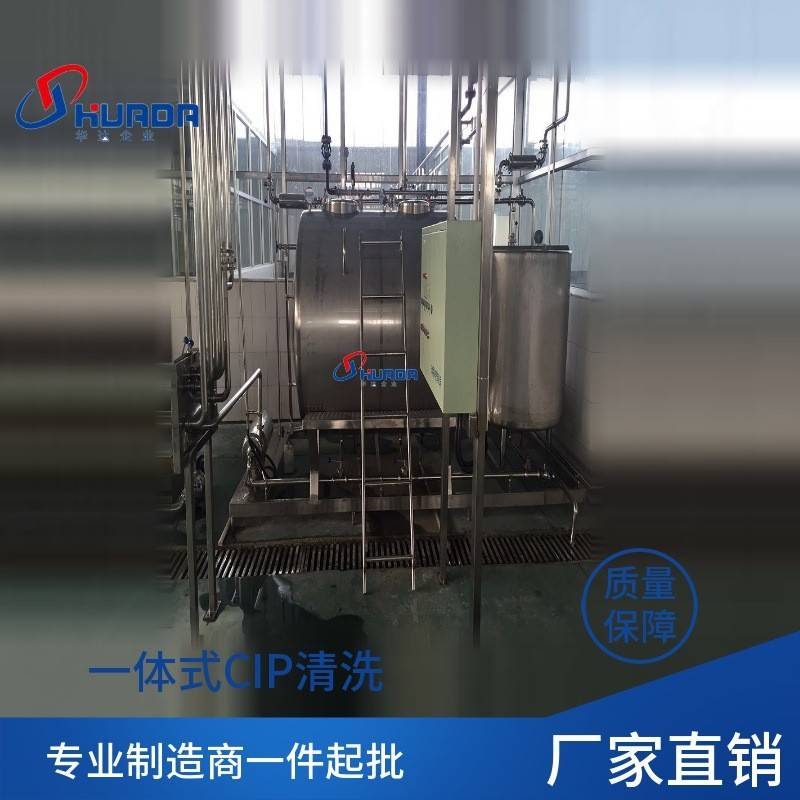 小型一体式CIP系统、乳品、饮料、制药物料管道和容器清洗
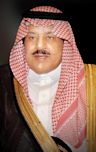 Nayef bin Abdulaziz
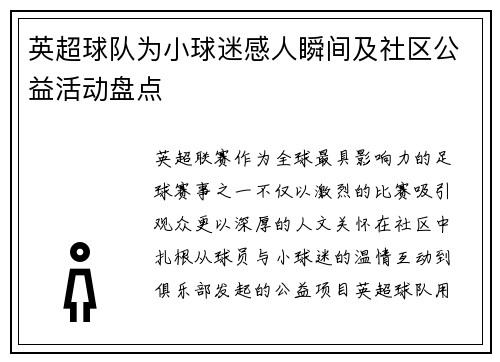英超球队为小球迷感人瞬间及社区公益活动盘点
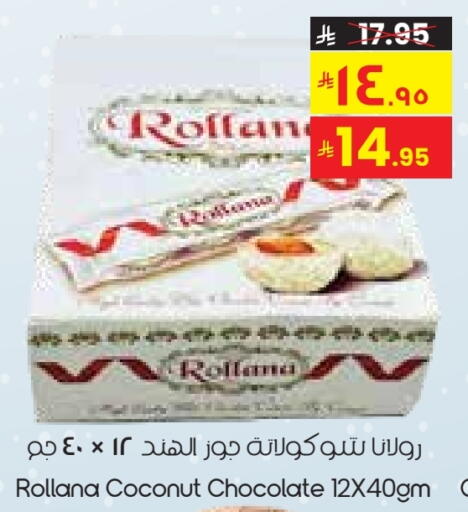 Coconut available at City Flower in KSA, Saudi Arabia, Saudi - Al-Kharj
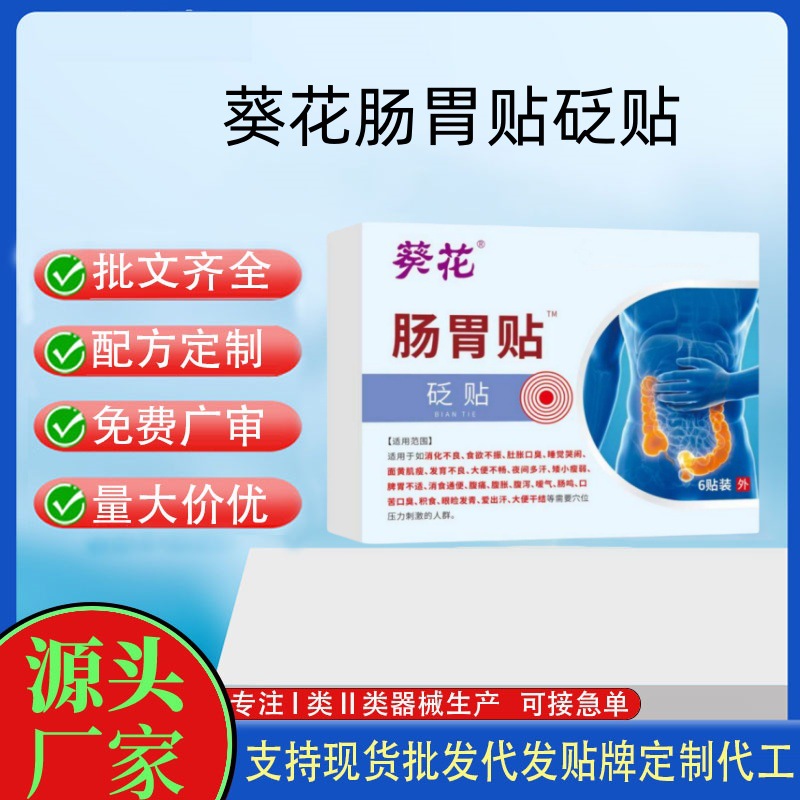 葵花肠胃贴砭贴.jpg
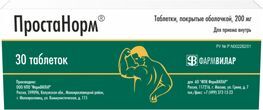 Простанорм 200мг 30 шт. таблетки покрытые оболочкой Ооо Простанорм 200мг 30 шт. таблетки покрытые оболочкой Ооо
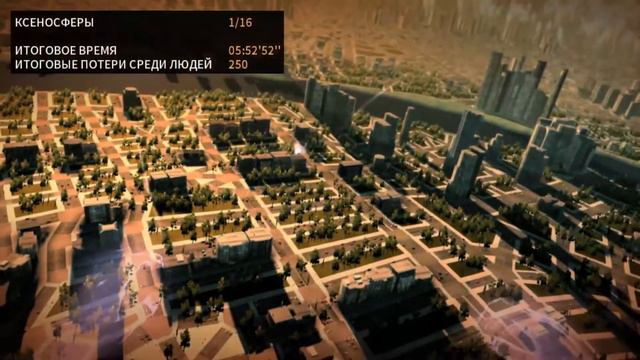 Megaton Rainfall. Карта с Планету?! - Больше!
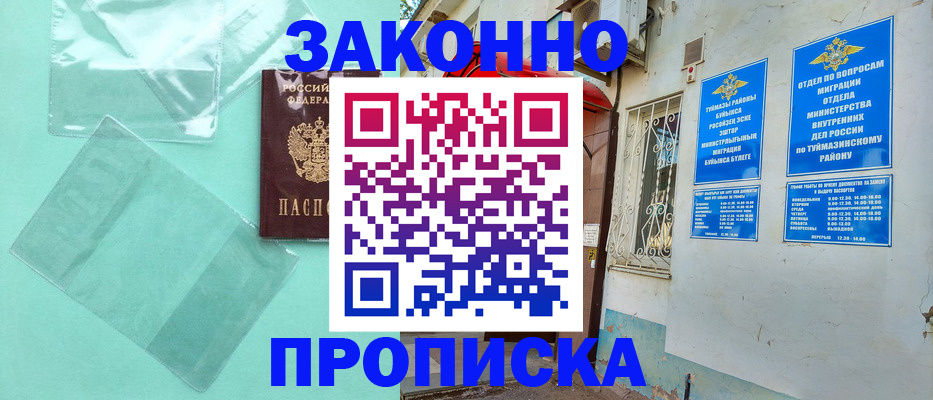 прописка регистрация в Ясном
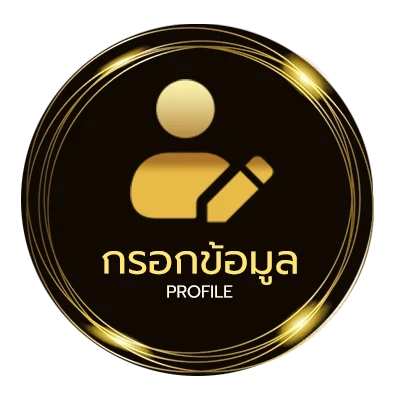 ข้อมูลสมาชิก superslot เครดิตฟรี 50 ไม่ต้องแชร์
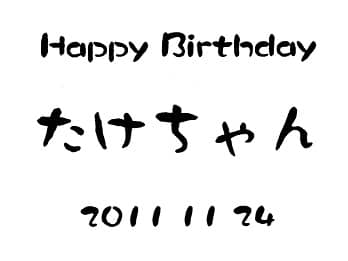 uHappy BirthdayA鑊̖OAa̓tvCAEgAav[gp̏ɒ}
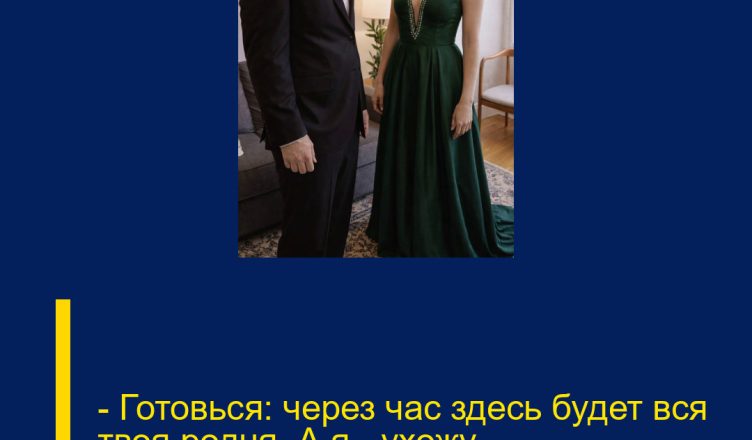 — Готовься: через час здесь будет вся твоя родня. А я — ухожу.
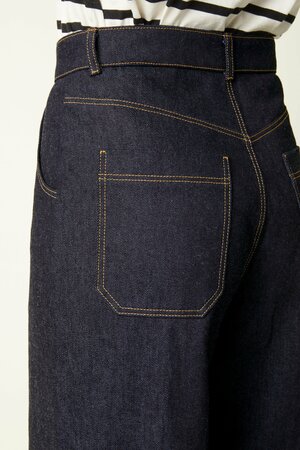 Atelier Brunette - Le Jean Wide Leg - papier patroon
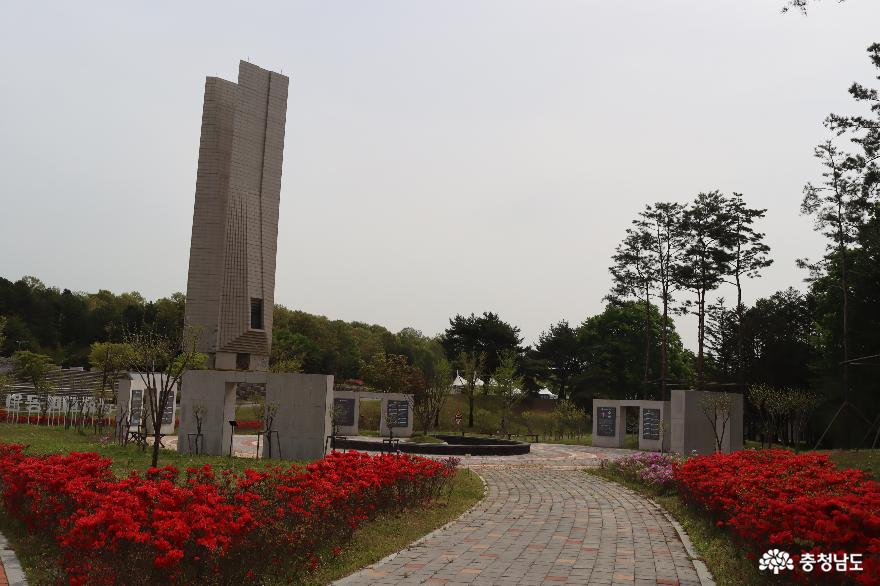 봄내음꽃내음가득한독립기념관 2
* * * * * * *
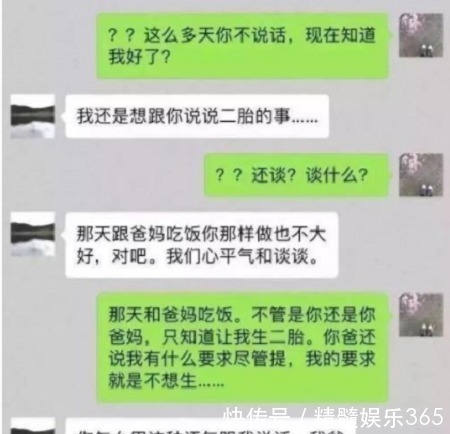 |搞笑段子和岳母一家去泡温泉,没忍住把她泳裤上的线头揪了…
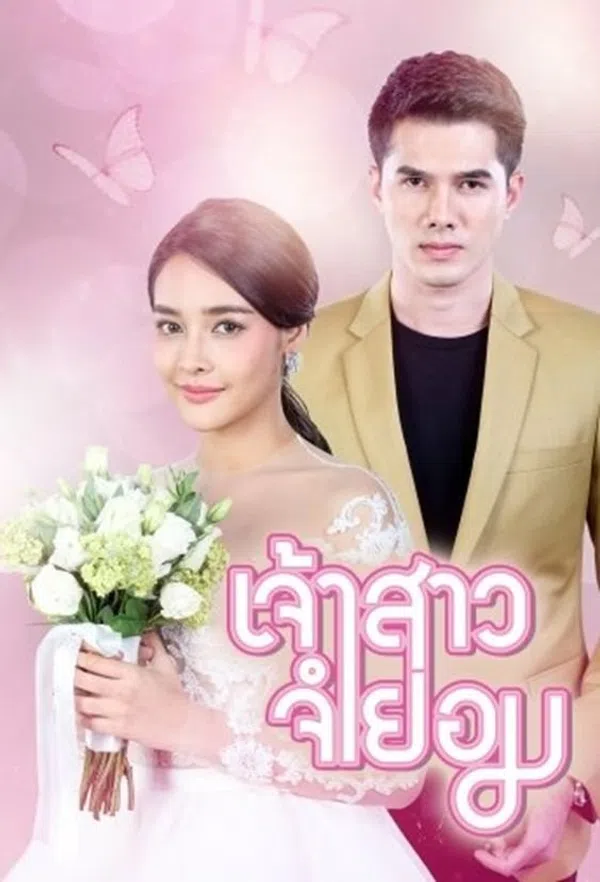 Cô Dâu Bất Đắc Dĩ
* * * * * * *
- _Your objective_
In the data above, the stretch from the line with "葵花肠胃贴砭贴.jpg" through the line with "봄내음꽃내음가득한독립기념관 2" is to be returned exactly, minus any pictures.

- _Completed exercise_
 葵花肠胃贴砭贴.jpg
 Простанорм 200мг 30 шт. таблетки покрытые оболочкой Ооо Простанорм 200мг 30 шт. таблетки покрытые оболочкой Ооо
 Megaton Rainfall. Карта с Планету?! - Больше!
 прописка регистрация в Ясном
 ข้อมูลสมาชิก superslot เครดิตฟรี 50 ไม่ต้องแชร์
 uHappy BirthdayA鑊̖OAa̓tvCAEgAav[gp̏ɒ}
 — Готовься: через час здесь будет вся твоя родня. А я — ухожу.
 Atelier Brunette - Le Jean Wide Leg - papier patroon
 봄내음꽃내음가득한독립기념관 2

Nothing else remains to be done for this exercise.